Beberapa orang menanyakan kepada saya tentang pelaksanaan shalat Witir di mana ada anjuran untuk melaksanakannya sebelum kita tidur, di waktu yang sama ada juga perintah menjadikan witir sebagai akhir shalat malam kita. Bagaimana jika seseorang telah melaksanakan shalat Witir sebelum tidur, dan ketika bangun malam saya hendak melaksanakan shalat malam, apakah ia harus shalat Witir lagi?

Hadis tentang anjuran melaksanakan shalat Witir sebelum tidur ini, terdapat dalam riwayat al-Bukhari dari Abu Hurairah,
أَوْصَاني خَلِيْلِيْ بِثَلاَثٍ لاَ أَدَعُهُنَّ حَتىَّ أَمُوْتَ صَوْمِ ثَلاَثَةِ أَيَّامٍ مِنْ كُلِّ شَهْرٍ وَصَلاَةِ الضُّحىَ وَنَوْمٍ عَلىَ وِتْرٍ
"Aku (Abu Hurairah) mendapat pesan dari Rasulullah tiga perkara yang tidak akan aku tinggalkan sampai aku meninggal; (yaitu) Puasa tiga hari pada tiap bulan, (melaksanakan) shalat Dhuha, dan tidur dalam keadaan (telah melaksanakan shalat) Witir".

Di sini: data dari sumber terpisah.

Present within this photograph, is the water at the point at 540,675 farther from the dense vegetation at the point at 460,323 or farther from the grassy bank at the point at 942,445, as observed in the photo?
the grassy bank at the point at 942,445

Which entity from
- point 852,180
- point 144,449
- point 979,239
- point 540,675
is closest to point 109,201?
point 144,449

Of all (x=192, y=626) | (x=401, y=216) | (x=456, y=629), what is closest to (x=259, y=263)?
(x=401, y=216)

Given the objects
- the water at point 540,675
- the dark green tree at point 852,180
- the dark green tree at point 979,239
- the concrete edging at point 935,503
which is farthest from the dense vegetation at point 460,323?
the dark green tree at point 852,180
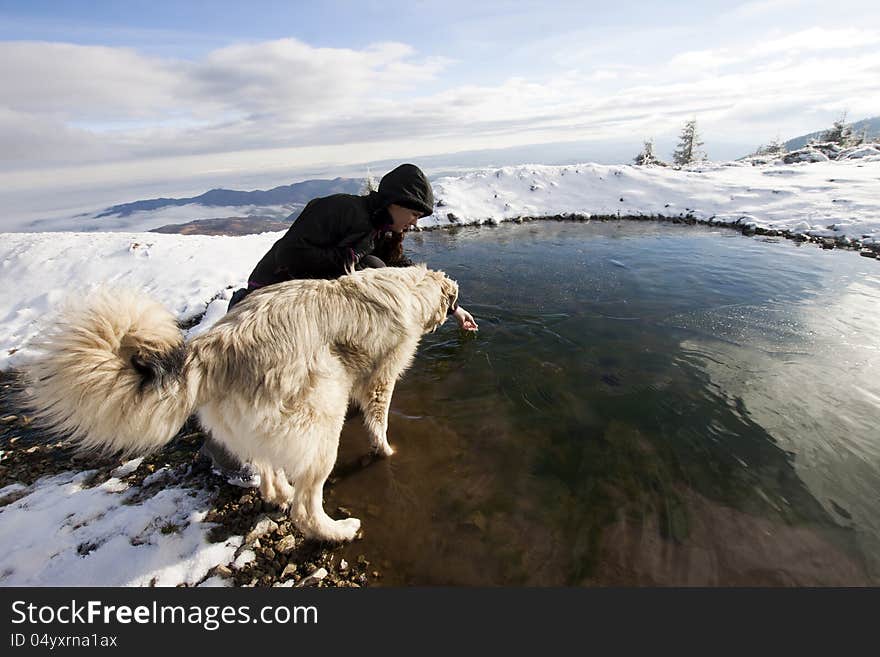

Anjuran yang sama juga disampaikan oleh Rasulullah kepada Abu Darda' ra. dan Abu Dzar ra.

Sementara hadis tentang perintah melaksanakan shalat Witir sebagai penutup shalat malam, terdapat dalam riwayat muttafaq ‘alayh dari Ibn Umar ra.,
اجْعَلُوْا آخِرَ صَلاَتِكُمْ بِالَّّليْلِ وِتْرًا
"Jadikanlah shalat Witir sebagai akhir (penutup) shalat malam kalian"

Berdasarkan dua hadis di atas dapat disimpulkan bahwa kita boleh melaksanakan shalat Witir di awal malam, yaitu sebelum kita tidur, atau di akhir malam sebagai penutup shalat malam kita. Yang demikian ini sesuai dengan ajaran Rasulullah shallallahu 'alaihi wa sallam sebagaimana terdapat dalam hadis riwayat Muslim dari Jabir ra.,
مَنْ خاَفَ أَنْ لاَ يَقُوْمَ مِنْ آخِرِ الَّليْلِ فَلْيُوْتِرْ أَوَّلَهُ وَمَنْ طَمَعَ أَنْ يَقُوْمَ آخِرَهُ فَلْيُوْتِرْ آخِرَ الَّليْلِ فَإِنَّ صَلاَةَ آخِرِ الَّليْلِ مَشْهُوْدَةٌ وَذَلِكَ أَفْضَلُ
"Siapa yang khawatir tidak dapat bangun pada akhir malam, maka hendaknya ia melaksanakan shalat Witir di awal malam. Dan siapa yang merasa mampu bangun pada akhir malam, maka hendaknya ia melaksanakan shalat Witir pada akhir malam, karena shalat pada akhir malam itu 'masyhudah' (disaksikan oleh malaikat), dan yang demikian itu lebih baik."

Rasulullah terkadang melaksanakan shalat Witir pada awal malam, juga pada pertengahan malam, dan seringkali beliau melaksanakannya pada akhir malam sebagai penutup shalat malam, demikian keterangan dari Ali bin Abu Thalib sebagaimana disebutkan dalam ¬Musnad Ahmad.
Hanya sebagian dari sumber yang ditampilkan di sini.